BlockQNN: Efficient Block-Wise Neural Network Architecture Generation

• Published in: IEEE transactions on pattern analysis and machine intelligence Vol. 43; no. 7; pp. 2314 - 2328
• Main Authors: Zhong, Zhao, Yang, Zichen, Deng, Boyang, Yan, Junjie, Wu, Wei, Shao, Jing, Liu, Cheng-Lin
• Format: Journal Article
• Language: English
• Published: United States IEEE 01.07.2021; The Institute of Electrical and Electronics Engineers, Inc. (IEEE)

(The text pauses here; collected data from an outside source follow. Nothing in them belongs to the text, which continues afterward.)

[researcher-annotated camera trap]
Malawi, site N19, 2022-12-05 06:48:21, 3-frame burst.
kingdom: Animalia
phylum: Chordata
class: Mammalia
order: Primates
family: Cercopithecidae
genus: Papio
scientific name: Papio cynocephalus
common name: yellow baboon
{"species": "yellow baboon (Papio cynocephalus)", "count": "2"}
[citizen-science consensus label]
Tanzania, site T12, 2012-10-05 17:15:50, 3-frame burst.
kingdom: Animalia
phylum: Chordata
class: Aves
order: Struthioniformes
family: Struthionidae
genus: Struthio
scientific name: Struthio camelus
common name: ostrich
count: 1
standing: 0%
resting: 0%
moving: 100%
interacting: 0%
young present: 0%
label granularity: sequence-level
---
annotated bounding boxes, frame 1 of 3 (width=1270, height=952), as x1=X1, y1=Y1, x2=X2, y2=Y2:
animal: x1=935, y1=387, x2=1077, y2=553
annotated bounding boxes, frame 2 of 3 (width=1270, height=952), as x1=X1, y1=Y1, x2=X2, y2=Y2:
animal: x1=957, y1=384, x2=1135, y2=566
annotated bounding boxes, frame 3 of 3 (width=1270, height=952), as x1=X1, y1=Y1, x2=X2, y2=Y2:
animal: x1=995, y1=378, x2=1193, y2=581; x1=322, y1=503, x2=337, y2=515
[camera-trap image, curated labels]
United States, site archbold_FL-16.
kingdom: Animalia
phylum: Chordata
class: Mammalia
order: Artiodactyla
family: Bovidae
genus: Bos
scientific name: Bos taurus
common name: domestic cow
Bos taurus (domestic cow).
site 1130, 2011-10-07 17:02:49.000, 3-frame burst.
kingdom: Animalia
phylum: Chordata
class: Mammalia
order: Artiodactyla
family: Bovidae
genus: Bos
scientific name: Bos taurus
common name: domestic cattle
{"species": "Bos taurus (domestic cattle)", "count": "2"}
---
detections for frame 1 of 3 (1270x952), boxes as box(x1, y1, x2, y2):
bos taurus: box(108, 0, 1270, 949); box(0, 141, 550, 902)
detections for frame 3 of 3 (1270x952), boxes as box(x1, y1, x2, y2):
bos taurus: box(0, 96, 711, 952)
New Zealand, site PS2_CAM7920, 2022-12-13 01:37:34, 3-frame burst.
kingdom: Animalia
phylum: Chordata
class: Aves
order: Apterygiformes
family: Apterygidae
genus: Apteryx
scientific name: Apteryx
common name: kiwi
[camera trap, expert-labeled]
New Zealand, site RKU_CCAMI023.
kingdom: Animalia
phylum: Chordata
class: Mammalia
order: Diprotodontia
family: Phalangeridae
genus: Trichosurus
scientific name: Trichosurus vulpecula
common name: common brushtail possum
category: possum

• Subjects: Acceleration; Artificial neural networks; AutoML; Computer architecture; Computer vision; Construction; Convolutional neural network; Graphics processing units; Image classification; Indexes; Machine learning; Network architecture; neural architecture search; Neural networks; Q-learning; reinforcement learning; Strategy; Task analysis
• ISSN: 0162-8828; 1939-3539; 2160-9292; 1939-3539
• DOI: 10.1109/TPAMI.2020.2969193

Convolutional neural networks have gained a remarkable success in computer vision. However, most popular network architectures are hand-crafted and usually require expertise and elaborate design. In this paper, we provide a block-wise network generation pipeline called BlockQNN which automatically builds high-performance networks using the Q-Learning paradigm with epsilon-greedy exploration strategy. The optimal network block is constructed by the learning agent which is trained to choose component layers sequentially. We stack the block to construct the whole auto-generated network. To accelerate the generation process, we also propose a distributed asynchronous framework and an early stop strategy. The block-wise generation brings unique advantages: (1) it yields state-of-the-art results in comparison to the hand-crafted networks on image classification, particularly, the best network generated by BlockQNN achieves 2.35 percent top-1 error rate on CIFAR-10. (2) it offers tremendous reduction of the search space in designing networks, spending only 3 days with 32 GPUs. A faster version can yield a comparable result with only 1 GPU in 20 hours. (3) it has strong generalizability in that the network built on CIFAR also performs well on the larger-scale dataset. The best network achieves very competitive accuracy of 82.0 percent top-1 and 96.0 percent top-5 on ImageNet.